Would you copy out every one of the items below, line for line, reproducing each one word for word?

________________

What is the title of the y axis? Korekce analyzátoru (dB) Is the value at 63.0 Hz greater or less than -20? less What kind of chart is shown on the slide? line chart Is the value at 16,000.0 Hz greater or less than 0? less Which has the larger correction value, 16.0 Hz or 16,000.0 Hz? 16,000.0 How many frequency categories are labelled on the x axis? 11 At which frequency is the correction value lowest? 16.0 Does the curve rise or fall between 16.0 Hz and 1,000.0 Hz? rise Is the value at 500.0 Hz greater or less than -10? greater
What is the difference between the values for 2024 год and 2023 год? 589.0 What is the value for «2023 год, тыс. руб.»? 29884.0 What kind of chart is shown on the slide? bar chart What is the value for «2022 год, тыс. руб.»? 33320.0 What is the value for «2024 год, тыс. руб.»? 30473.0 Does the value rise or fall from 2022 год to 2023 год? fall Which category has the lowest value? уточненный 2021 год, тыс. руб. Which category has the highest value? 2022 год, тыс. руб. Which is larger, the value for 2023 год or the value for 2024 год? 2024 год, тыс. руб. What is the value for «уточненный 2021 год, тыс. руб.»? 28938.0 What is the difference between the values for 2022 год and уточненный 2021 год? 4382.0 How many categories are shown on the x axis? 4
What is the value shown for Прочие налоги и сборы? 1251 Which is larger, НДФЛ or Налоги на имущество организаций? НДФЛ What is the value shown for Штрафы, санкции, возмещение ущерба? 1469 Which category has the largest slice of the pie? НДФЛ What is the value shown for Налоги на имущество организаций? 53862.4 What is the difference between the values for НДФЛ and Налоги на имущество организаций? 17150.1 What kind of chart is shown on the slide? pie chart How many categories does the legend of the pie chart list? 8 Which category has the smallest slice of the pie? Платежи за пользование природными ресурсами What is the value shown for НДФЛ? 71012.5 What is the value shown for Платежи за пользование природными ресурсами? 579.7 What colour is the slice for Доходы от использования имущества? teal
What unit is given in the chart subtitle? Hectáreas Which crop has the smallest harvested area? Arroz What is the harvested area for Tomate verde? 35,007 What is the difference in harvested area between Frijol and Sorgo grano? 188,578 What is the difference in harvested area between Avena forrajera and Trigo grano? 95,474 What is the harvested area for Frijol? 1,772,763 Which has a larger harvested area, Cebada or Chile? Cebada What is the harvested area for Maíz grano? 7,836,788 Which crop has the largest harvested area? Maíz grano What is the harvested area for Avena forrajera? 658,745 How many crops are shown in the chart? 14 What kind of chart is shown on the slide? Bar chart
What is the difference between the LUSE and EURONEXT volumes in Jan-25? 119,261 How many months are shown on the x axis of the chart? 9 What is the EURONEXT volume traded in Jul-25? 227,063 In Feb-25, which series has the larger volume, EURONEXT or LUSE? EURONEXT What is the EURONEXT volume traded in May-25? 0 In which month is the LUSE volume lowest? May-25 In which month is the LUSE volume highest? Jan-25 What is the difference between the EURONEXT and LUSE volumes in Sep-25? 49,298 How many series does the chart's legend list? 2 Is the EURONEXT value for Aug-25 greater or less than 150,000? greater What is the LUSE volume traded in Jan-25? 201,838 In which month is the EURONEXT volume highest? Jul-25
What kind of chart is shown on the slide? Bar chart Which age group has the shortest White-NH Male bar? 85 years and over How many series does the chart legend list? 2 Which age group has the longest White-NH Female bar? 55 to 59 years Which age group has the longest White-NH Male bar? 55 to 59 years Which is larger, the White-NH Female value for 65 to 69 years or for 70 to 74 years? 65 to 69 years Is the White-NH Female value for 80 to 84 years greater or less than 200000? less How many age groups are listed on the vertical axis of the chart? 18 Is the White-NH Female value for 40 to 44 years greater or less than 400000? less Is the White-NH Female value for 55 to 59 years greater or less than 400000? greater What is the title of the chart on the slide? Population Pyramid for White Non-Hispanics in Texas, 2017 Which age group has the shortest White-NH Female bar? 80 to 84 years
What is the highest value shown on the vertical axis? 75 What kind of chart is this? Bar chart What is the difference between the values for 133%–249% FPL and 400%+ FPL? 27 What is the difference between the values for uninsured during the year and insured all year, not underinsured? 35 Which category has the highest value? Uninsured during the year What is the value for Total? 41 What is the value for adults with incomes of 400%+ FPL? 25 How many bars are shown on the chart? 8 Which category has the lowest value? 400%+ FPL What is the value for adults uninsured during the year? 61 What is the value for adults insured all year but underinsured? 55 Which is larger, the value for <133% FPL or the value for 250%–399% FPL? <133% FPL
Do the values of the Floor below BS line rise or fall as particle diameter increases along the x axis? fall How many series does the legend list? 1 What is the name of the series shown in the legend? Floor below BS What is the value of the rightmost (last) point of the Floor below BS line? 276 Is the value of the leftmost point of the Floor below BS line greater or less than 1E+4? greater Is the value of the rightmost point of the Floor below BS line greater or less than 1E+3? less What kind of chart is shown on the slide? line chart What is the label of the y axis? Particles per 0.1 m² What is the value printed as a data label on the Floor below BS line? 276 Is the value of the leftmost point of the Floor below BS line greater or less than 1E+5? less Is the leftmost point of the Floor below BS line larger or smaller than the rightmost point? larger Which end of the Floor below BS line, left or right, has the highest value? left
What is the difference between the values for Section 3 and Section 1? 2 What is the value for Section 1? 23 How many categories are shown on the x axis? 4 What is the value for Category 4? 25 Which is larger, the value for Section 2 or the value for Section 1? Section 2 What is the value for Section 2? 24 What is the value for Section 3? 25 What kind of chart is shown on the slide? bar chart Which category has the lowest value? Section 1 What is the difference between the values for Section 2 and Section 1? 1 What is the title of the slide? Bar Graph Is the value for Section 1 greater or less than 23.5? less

________________

### ANSWER FOR THIS EXERCISE
What is the title of the y axis? Korekce analyzátoru (dB) Is the value at 63.0 Hz greater or less than -20? less What kind of chart is shown on the slide? line chart Is the value at 16,000.0 Hz greater or less than 0? less Which has the larger correction value, 16.0 Hz or 16,000.0 Hz? 16,000.0 How many frequency categories are labelled on the x axis? 11 At which frequency is the correction value lowest? 16.0 Does the curve rise or fall between 16.0 Hz and 1,000.0 Hz? rise Is the value at 500.0 Hz greater or less than -10? greater
What is the difference between the values for 2024 год and 2023 год? 589.0 What is the value for «2023 год, тыс. руб.»? 29884.0 What kind of chart is shown on the slide? bar chart What is the value for «2022 год, тыс. руб.»? 33320.0 What is the value for «2024 год, тыс. руб.»? 30473.0 Does the value rise or fall from 2022 год to 2023 год? fall Which category has the lowest value? уточненный 2021 год, тыс. руб. Which category has the highest value? 2022 год, тыс. руб. Which is larger, the value for 2023 год or the value for 2024 год? 2024 год, тыс. руб. What is the value for «уточненный 2021 год, тыс. руб.»? 28938.0 What is the difference between the values for 2022 год and уточненный 2021 год? 4382.0 How many categories are shown on the x axis? 4
What is the value shown for Прочие налоги и сборы? 1251 Which is larger, НДФЛ or Налоги на имущество организаций? НДФЛ What is the value shown for Штрафы, санкции, возмещение ущерба? 1469 Which category has the largest slice of the pie? НДФЛ What is the value shown for Налоги на имущество организаций? 53862.4 What is the difference between the values for НДФЛ and Налоги на имущество организаций? 17150.1 What kind of chart is shown on the slide? pie chart How many categories does the legend of the pie chart list? 8 Which category has the smallest slice of the pie? Платежи за пользование природными ресурсами What is the value shown for НДФЛ? 71012.5 What is the value shown for Платежи за пользование природными ресурсами? 579.7 What colour is the slice for Доходы от использования имущества? teal
What unit is given in the chart subtitle? Hectáreas Which crop has the smallest harvested area? Arroz What is the harvested area for Tomate verde? 35,007 What is the difference in harvested area between Frijol and Sorgo grano? 188,578 What is the difference in harvested area between Avena forrajera and Trigo grano? 95,474 What is the harvested area for Frijol? 1,772,763 Which has a larger harvested area, Cebada or Chile? Cebada What is the harvested area for Maíz grano? 7,836,788 Which crop has the largest harvested area? Maíz grano What is the harvested area for Avena forrajera? 658,745 How many crops are shown in the chart? 14 What kind of chart is shown on the slide? Bar chart
What is the difference between the LUSE and EURONEXT volumes in Jan-25? 119,261 How many months are shown on the x axis of the chart? 9 What is the EURONEXT volume traded in Jul-25? 227,063 In Feb-25, which series has the larger volume, EURONEXT or LUSE? EURONEXT What is the EURONEXT volume traded in May-25? 0 In which month is the LUSE volume lowest? May-25 In which month is the LUSE volume highest? Jan-25 What is the difference between the EURONEXT and LUSE volumes in Sep-25? 49,298 How many series does the chart's legend list? 2 Is the EURONEXT value for Aug-25 greater or less than 150,000? greater What is the LUSE volume traded in Jan-25? 201,838 In which month is the EURONEXT volume highest? Jul-25
What kind of chart is shown on the slide? Bar chart Which age group has the shortest White-NH Male bar? 85 years and over How many series does the chart legend list? 2 Which age group has the longest White-NH Female bar? 55 to 59 years Which age group has the longest White-NH Male bar? 55 to 59 years Which is larger, the White-NH Female value for 65 to 69 years or for 70 to 74 years? 65 to 69 years Is the White-NH Female value for 80 to 84 years greater or less than 200000? less How many age groups are listed on the vertical axis of the chart? 18 Is the White-NH Female value for 40 to 44 years greater or less than 400000? less Is the White-NH Female value for 55 to 59 years greater or less than 400000? greater What is the title of the chart on the slide? Population Pyramid for White Non-Hispanics in Texas, 2017 Which age group has the shortest White-NH Female bar? 80 to 84 years
What is the highest value shown on the vertical axis? 75 What kind of chart is this? Bar chart What is the difference between the values for 133%–249% FPL and 400%+ FPL? 27 What is the difference between the values for uninsured during the year and insured all year, not underinsured? 35 Which category has the highest value? Uninsured during the year What is the value for Total? 41 What is the value for adults with incomes of 400%+ FPL? 25 How many bars are shown on the chart? 8 Which category has the lowest value? 400%+ FPL What is the value for adults uninsured during the year? 61 What is the value for adults insured all year but underinsured? 55 Which is larger, the value for <133% FPL or the value for 250%–399% FPL? <133% FPL
Do the values of the Floor below BS line rise or fall as particle diameter increases along the x axis? fall How many series does the legend list? 1 What is the name of the series shown in the legend? Floor below BS What is the value of the rightmost (last) point of the Floor below BS line? 276 Is the value of the leftmost point of the Floor below BS line greater or less than 1E+4? greater Is the value of the rightmost point of the Floor below BS line greater or less than 1E+3? less What kind of chart is shown on the slide? line chart What is the label of the y axis? Particles per 0.1 m² What is the value printed as a data label on the Floor below BS line? 276 Is the value of the leftmost point of the Floor below BS line greater or less than 1E+5? less Is the leftmost point of the Floor below BS line larger or smaller than the rightmost point? larger Which end of the Floor below BS line, left or right, has the highest value? left
What is the difference between the values for Section 3 and Section 1? 2 What is the value for Section 1? 23 How many categories are shown on the x axis? 4 What is the value for Category 4? 25 Which is larger, the value for Section 2 or the value for Section 1? Section 2 What is the value for Section 2? 24 What is the value for Section 3? 25 What kind of chart is shown on the slide? bar chart Which category has the lowest value? Section 1 What is the difference between the values for Section 2 and Section 1? 1 What is the title of the slide? Bar Graph Is the value for Section 1 greater or less than 23.5? less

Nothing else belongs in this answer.